▸ **TASKS TO PERFORM**
1. Extract the passage of the GeForce2 Ultra article word for word, beginning at the words "You're actually required" and stopping after "wad of cash.".
2. Using the GeForce2 Ultra article, answer yes or no to each of these statements, and quote the text's deciding words exactly: (a) The Ultra has a stock core speed of 250MHz. (b) Ultra boards will come with 128Mb of RAM. (c) NVIDIA's benchmark graphs came with information on the test system.

▸ **ARTICLE**
* * * * *
The Ultra has a stock core speed of 250MHz and a stock RAM speed of 230MHz (Double Data Rate doubled, to 460MHz), versus the 200MHz and 166MHz (333MHz, thanks to DDR) of the plain GTS. This is a worthwhile increase, particularly the extra RAM speed; at 1600 by 1200, a GeForce2 GTS clocks in at about 70% of the speed of an Ultra. The lower the resolution, the smaller the Ultra's advantage.

Geforce2 Ultra benchmarks

NVIDIA have a couple of pretty little benchmark graphs up in which they show the Ultra to be more than twice as fast as the plain GTS for Quake III, and almost 80% faster for 3D WinBench 2000. But there's not even a sniff of the actual numbers, and no information on the test system, beyond a strangled "16x12x32" legend that, I presume, means the tests were run in 1600 by 1200 in 32 bit colour.

You're actually required by the WinBench license agreement to publish test system information, but I guess it doesn't count when you're just making numbers up, as the NVIDIA marketing people obviously are.

Real results, like Tom's here and Sharky's here, show the GTS scoring about 70% of Ultra speed at 1600 by 1200, and winning by less and less impressive margins as the resolution drops.

But according to NVIDIA's press release, Ultra boards will only come with 64Mb of RAM, which is bad news for anybody who doesn't normally have trouble squeezing their wallet shut around their giant wad of cash.

Even 166MHz DDR SGRAM's pricey enough at the moment that 64Mb GeForce2 GTS cards sell for $AU900. So the Ultra boards, when they hit the streets in September, will be quite alarmingly expensive. $US500's in the right ballpark for "basic" Ultra cards, which translates to well over $AU1000.

When the Ultras are out, a plain GTS board will cost less than half as much - heck, it'll probably cost less than half as much even if GTS prices don't drop at all. 45%, say, of the price for 70% of the speed even at ridiculous RAM-straining resolutions is an attractive deal.

So you'd, frankly, have to be a tad nuts to consider an Ultra, unless you're definitely running 1600 by 1200 for all of your games. Remember that you can't clearly display 1600 by 1200 on any monitor smaller than 21 inches. Even then, it's a stretch; you need about a 0.19mm dot pitch to clearly display the hundred or so pixels per inch that 1600 by 1200 adds up to on a normal 21 inch tube, and monitors that fine-grained aren't common.
* * * * *
▸ **DATA PROVIDED**
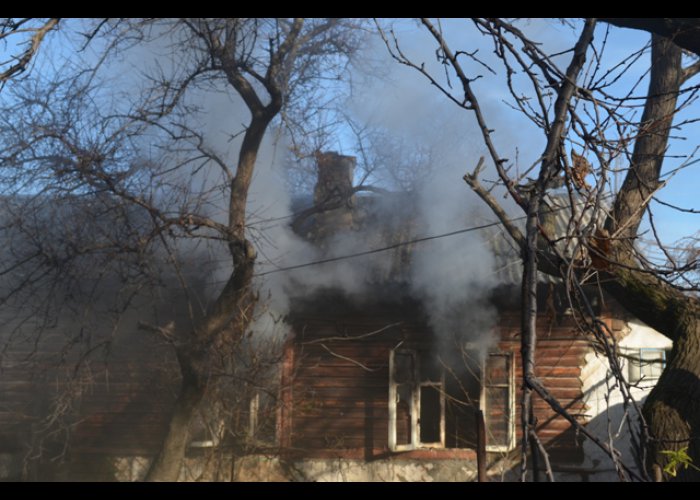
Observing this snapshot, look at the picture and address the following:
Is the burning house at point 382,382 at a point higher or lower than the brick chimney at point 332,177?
lower

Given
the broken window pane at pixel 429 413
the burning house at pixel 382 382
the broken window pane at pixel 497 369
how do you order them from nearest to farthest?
the burning house at pixel 382 382, the broken window pane at pixel 497 369, the broken window pane at pixel 429 413

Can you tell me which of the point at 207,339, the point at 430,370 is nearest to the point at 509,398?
the point at 430,370

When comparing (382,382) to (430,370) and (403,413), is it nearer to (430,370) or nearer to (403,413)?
(403,413)

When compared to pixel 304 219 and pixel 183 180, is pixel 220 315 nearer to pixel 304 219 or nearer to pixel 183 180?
pixel 183 180

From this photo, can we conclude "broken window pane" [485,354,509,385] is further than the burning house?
Yes

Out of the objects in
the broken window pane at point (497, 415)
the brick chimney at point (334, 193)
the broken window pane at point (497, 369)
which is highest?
the brick chimney at point (334, 193)

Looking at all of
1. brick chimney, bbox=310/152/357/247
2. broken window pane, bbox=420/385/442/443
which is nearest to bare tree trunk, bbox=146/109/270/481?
brick chimney, bbox=310/152/357/247

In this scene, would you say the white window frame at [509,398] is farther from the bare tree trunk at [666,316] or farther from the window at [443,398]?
the bare tree trunk at [666,316]

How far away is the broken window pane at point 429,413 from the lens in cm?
1377

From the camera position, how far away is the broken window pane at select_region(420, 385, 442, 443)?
13.8 m

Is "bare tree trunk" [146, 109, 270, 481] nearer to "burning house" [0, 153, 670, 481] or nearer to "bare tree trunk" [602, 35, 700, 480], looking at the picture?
"burning house" [0, 153, 670, 481]

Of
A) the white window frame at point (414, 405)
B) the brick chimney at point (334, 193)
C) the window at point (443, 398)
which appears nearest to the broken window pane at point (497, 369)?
the window at point (443, 398)

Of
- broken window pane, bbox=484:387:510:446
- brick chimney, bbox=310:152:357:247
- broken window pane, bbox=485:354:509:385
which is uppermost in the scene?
brick chimney, bbox=310:152:357:247
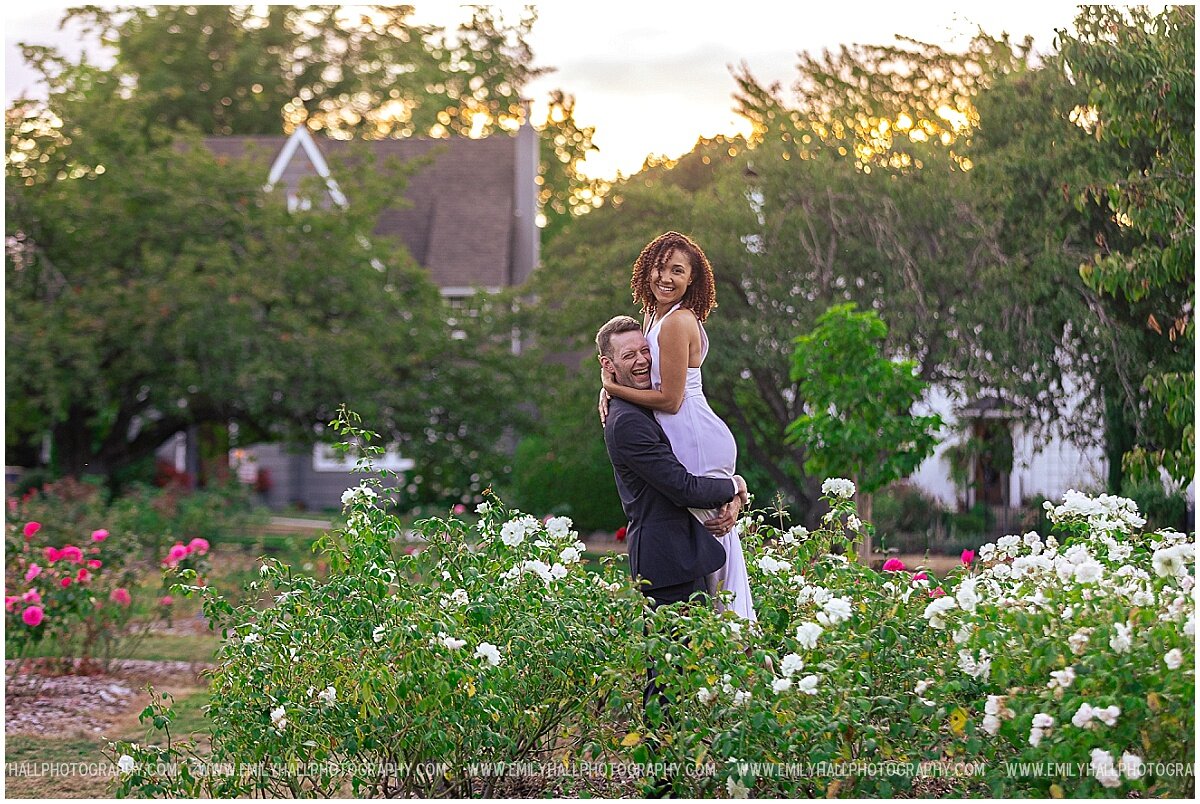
* * * * *
▸ **ANSWER SET**
1.
You're actually required by the WinBench license agreement to publish test system information, but I guess it doesn't count when you're just making numbers up, as the NVIDIA marketing people obviously are.

Real results, like Tom's here and Sharky's here, show the GTS scoring about 70% of Ultra speed at 1600 by 1200, and winning by less and less impressive margins as the resolution drops.

But according to NVIDIA's press release, Ultra boards will only come with 64Mb of RAM, which is bad news for anybody who doesn't normally have trouble squeezing their wallet shut around their giant wad of cash.

2.
(a) Yes: "The Ultra has a stock core speed of 250MHz"
(b) No: "Ultra boards will only come with 64Mb of RAM"
(c) No: "no information on the test system"